映画<京さん/京流




オフの日の筈なのに、珍しく京さんが出掛ける準備してたから何処行くのか聞いたら、いつも行ってる映画館行くって言うから無理矢理ついて来た今。

渋谷の、ほんとマニアじゃねーとわかんねーような映画館。


京さんの好む映画は結構発禁物多いし、こう言う所じゃねーと放映してないのかもしんねーけど。
いつも小さな映画館行くとは聞いてたから、どんな所行ってんのか気になってたし。


俺もオフだったし、京さんと1日中ラブラブ出来ると思ってたから映画行くっつったら俺も行きたいって言ったんだけど。


最初ちょっと嫌そうな顔したけど、頼み込んだら『好きにすればー』って言ったから京さんとデートだって思ってバッチリ決めて来たんだけどさ。

無理矢理連れて来てもらってよかった。


京さんのテリトリーに入れてもらえた様な気がして嬉しい。


京さんが観る予定だった映画のチケットを買って、飲み物を買って席に着く。
小さな映画館だから、客席数も少ない。

京さんに離れて座れって言われたけど、何で一緒に来てんのにって思ったから隣に座る。


結構前の方の、真ん中ら辺。

平日だから他の客が全くいない。
2人きり、最高。



「京さんこう言うの何処から見つけて来るんですか」
「……」
「何か雰囲気ありますよねー。京さんが買うDVDとか当たり多いし」
「……」


携帯の電源を切る為にイジりながら隣にいる京さんに話し掛ける。
京さんは深く腰掛けて、背凭れに凭れながらチラッと俺の方を見て、煩いって視線で言ってスクリーンの方に視線を戻した。

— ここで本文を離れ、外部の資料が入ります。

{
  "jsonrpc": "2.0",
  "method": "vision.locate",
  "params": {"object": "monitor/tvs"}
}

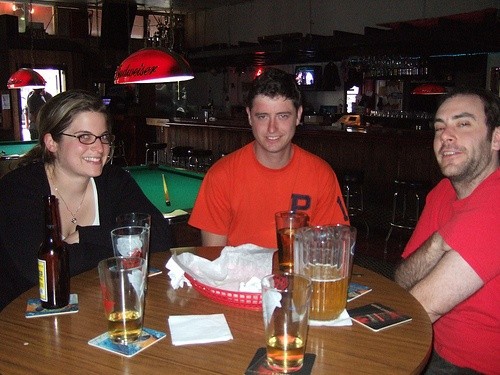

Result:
[292,65,321,91]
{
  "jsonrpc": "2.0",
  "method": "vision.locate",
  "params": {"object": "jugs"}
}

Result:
[292,224,351,322]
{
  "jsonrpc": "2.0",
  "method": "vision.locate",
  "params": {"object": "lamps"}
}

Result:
[7,0,47,90]
[113,0,196,84]
[411,83,448,95]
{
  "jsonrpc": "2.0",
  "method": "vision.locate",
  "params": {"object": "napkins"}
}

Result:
[166,243,353,347]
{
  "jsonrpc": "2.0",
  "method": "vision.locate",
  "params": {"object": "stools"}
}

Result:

いつも京さんは1人で観に来てるみたいだし、横で煩くしてんのもダメだったかって思って。
開演時間まで少しあるけど自分も前を向く。

機嫌を損ねて、連れてってくんなくなったら嫌だしなー。


「………」
「………」


買った烏龍茶を飲みながら、開演まで時間まだあったよなーとか考えながら、不意に耳に入ったBGMに耳を傾ける。


「………あ、」
「……」


何処かで聞いた事あるな、ってそんなレベルじゃない。
いつも聞いてる、隣の男の歌声が流れて来て思わず顔がニヤけた。

京さんも気付いたっぽくて、眉を寄せて。
めざとく俺の表情を見つけて口を開いた。


「…何ニヤニヤしとん。キモいわ、お前」
「だって京さんの曲、」
「……何百回って聞いとる筈やのに、こんな所で聞かされると微妙な気分になるな」
「え、俺は嬉しいですよ!京さんの曲がBGMで聞けるなんて」
「はー…たまに流れるんよな、この映画館。タイミング悪いわ」
「マジすか。じゃ、俺も此処通おうかな」
「…アホらし」


京さんは呆れた様に溜め息を吐いて、俺が買って来たコーヒーに口をつけた。

家やiPodで聞くのとは違う、出先でこう言う風に京さんの声を聞けるのって何かテンション上がる。

不可抗力だから仕方ねーし。


BGMでは吠えてる京さんの声も、今は若干高くて掠れた声。

あーもう、どっちも愛しすぎる。


周りに視線を巡らせて、誰もいないのを確認してから京さんの手を握った。

好きな人と映画来たら、ベタもベタに手繋いで観るモンだろ。


舌打ちした京さんに少し笑って、BGMが消えたのを感じて。

映画が始まるブザーが鳴って暗転隙を狙って手を繋ぐのを嫌がる隣の男にキスをした。


「…ここ盛り場ちゃうぞ。したいんやったらそう言う映画館のトコ行って存分に犯してもらったらこの淫乱」
「京さんしか興味無いんで、遠慮します」
「あそー。ほなもうお前二度と連れて来んから、今を堪能しとけや糞犬」
「じゃ、好きにさせて頂きます」
「…シバくぞアホ」
「いいですよ」
「…映画観ろや。我儘言うて勝手について来たんやろが」
「はーい」


暗闇の中、少し低めのトーンで話す京さんの肩に甘える様に頭を寄せた。

京さんのいきつけの映画館教えてもらったし、京さんの歌も偶然聞けたし。
何か機嫌が良くなって京さんに甘えてると、嫌がって振り払おうとしながら映画が始まると京さんの意識はそっちに持って行かれた。


映画集中出来る自信無いんですけど。

我儘聞いてくれた事実とか。

二度と連れて来てくんねーなら、ちょっと悪戯してもいいですか、京さん。